Work item A:
Answer these questions using the thread on shipboard radio valves below.
(i) What valve is named as the PA valve of the Siemens SB186 shortwave transmitter, and what type of valve is it?
(ii) Where did R651400 get the 4069A picture?
(iii) Which company apparently held the patent on RF transmitting pentodes?
Work item B: Reproduce the stretch of the thread on shipboard radio valves below from "## Harry Nicholson" through "locate that image.", with no changes.
━━━ Text shown
As the seagoing towrag on attachment to East Ham's tech staff one leave it often fell to me to be left holding the Radio Surveyor's hand (not a requirement except when Harry was on the job). A thorough man indeed.

There is the story (possibly Ron's) of his grasping the mains leads to the DF Set only to find that the insulation remained only between the poles and not on the outside where Harry was then completing the circuit across the mains. I am told he swore the technician in attendance to say nothing of the jig that he danced until disconnected and I certainly did not hear that story until he must have been long gone.

I did take the opportunity to have him sign off on my six months sea time and his signature it is on my MRGC (M/57).


----------



## R651400

#8 .. Siemens SB186 shortwave transmitter PA valve (RF pentode) 4069A.


----------



## Harry Nicholson

R651400 said:


> #8 .. Siemens SB186 shortwave transmitter PA valve (RF pentode) 4069A.


That's excellent, good sir. They look to be what I recall. I had it in mind the valve was a beam tetrode - but, as you say, an RF pentode.
You did well to locate that image.


----------



## david.hopcroft

I had a valve tester on my last ship. Had never seen one before, but it turned out to be part of the Chief Eng's gear and the installers didn't know where it was meant to go. I saw off a couple of the 'Used but Good' valves before I got the measure of it !

Fond memories of the SB186. Not brilliant, but I don't remember any problems - it just worked ok. 

David
+


----------



## R651400

#17 ... SB186 info from an old text book and 4069A pic from Fleabay amazingly still available today..
Wouldn't like to comment on why RF pentode and not beam tetrode except what valve manufacturer Siemens preferred.


----------



## duncs

I've always thought that MIMCO had somehow acquired a huge amount of 807 beam tetrodes, and designed all their tx,s around it. Never had a problem with it.


----------



## R651400

Philips (Eindhoven) apparently had the patent on RF transmitting pentodes and to get round this British scientists developed the beam tetrod that became the ubiquitous 807 for RF power and KT66 for AF.
━━━━━━
━━━ Data provided
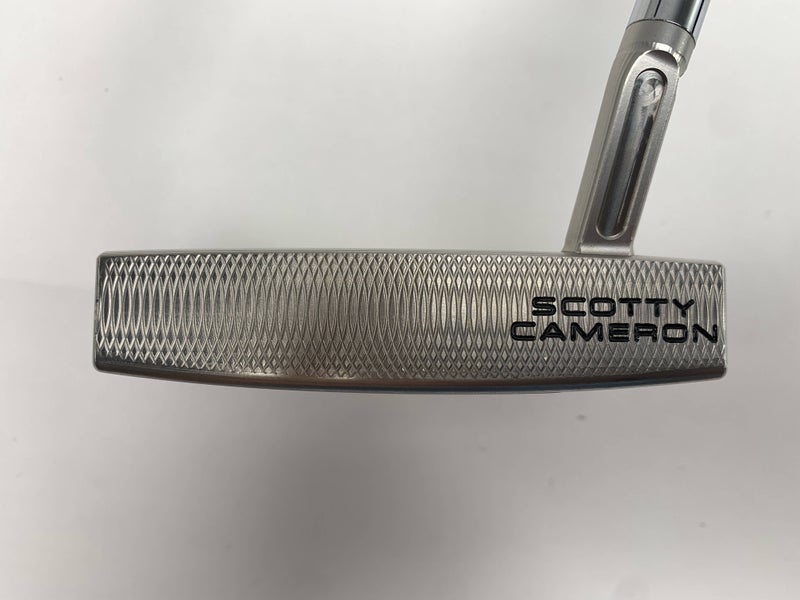 Scotty Cameron Super Select GOLO 6.5 Putter 34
━━━━━━
Written response A:
(i) The 4069A, an RF pentode.
(ii) From Fleabay.
(iii) Philips (Eindhoven).

Written response B:
## Harry Nicholson

R651400 said:


> #8 .. Siemens SB186 shortwave transmitter PA valve (RF pentode) 4069A.


That's excellent, good sir. They look to be what I recall. I had it in mind the valve was a beam tetrode - but, as you say, an RF pentode.
You did well to locate that image.